- Your assignment -
Please output the lines shown below exactly as they appear.

- Data to use -
┌──

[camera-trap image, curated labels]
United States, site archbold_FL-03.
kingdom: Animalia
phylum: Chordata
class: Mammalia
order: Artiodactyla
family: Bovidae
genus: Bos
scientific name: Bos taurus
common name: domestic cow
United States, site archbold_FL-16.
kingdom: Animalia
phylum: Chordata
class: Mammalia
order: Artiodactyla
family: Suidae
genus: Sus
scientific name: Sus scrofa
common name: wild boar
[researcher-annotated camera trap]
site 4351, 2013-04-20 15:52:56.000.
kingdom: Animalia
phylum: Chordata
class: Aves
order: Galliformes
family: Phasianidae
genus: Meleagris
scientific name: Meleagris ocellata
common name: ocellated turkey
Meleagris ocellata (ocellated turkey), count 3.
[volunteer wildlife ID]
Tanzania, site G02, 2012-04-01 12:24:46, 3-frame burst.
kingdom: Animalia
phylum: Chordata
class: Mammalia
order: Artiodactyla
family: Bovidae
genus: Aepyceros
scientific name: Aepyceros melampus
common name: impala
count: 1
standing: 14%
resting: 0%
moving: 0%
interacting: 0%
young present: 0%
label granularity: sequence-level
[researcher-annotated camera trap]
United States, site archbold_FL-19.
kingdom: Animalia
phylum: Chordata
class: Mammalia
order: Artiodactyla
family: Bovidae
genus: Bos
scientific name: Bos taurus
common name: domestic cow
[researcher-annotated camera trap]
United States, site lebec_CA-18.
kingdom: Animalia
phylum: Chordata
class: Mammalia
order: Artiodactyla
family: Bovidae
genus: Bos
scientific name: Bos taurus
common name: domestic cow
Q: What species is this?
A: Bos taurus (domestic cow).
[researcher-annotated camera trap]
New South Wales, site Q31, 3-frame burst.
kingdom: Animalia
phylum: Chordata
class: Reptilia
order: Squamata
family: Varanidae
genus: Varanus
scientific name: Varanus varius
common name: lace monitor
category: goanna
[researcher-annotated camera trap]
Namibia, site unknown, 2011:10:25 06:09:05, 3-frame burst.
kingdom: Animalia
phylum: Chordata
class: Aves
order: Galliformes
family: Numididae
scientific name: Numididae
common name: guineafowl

└──

- Problem solution -
[camera-trap image, curated labels]
United States, site archbold_FL-03.
kingdom: Animalia
phylum: Chordata
class: Mammalia
order: Artiodactyla
family: Bovidae
genus: Bos
scientific name: Bos taurus
common name: domestic cow
United States, site archbold_FL-16.
kingdom: Animalia
phylum: Chordata
class: Mammalia
order: Artiodactyla
family: Suidae
genus: Sus
scientific name: Sus scrofa
common name: wild boar
[researcher-annotated camera trap]
site 4351, 2013-04-20 15:52:56.000.
kingdom: Animalia
phylum: Chordata
class: Aves
order: Galliformes
family: Phasianidae
genus: Meleagris
scientific name: Meleagris ocellata
common name: ocellated turkey
Meleagris ocellata (ocellated turkey), count 3.
[volunteer wildlife ID]
Tanzania, site G02, 2012-04-01 12:24:46, 3-frame burst.
kingdom: Animalia
phylum: Chordata
class: Mammalia
order: Artiodactyla
family: Bovidae
genus: Aepyceros
scientific name: Aepyceros melampus
common name: impala
count: 1
standing: 14%
resting: 0%
moving: 0%
interacting: 0%
young present: 0%
label granularity: sequence-level
[researcher-annotated camera trap]
United States, site archbold_FL-19.
kingdom: Animalia
phylum: Chordata
class: Mammalia
order: Artiodactyla
family: Bovidae
genus: Bos
scientific name: Bos taurus
common name: domestic cow
[researcher-annotated camera trap]
United States, site lebec_CA-18.
kingdom: Animalia
phylum: Chordata
class: Mammalia
order: Artiodactyla
family: Bovidae
genus: Bos
scientific name: Bos taurus
common name: domestic cow
Q: What species is this?
A: Bos taurus (domestic cow).
[researcher-annotated camera trap]
New South Wales, site Q31, 3-frame burst.
kingdom: Animalia
phylum: Chordata
class: Reptilia
order: Squamata
family: Varanidae
genus: Varanus
scientific name: Varanus varius
common name: lace monitor
category: goanna
[researcher-annotated camera trap]
Namibia, site unknown, 2011:10:25 06:09:05, 3-frame burst.
kingdom: Animalia
phylum: Chordata
class: Aves
order: Galliformes
family: Numididae
scientific name: Numididae
common name: guineafowl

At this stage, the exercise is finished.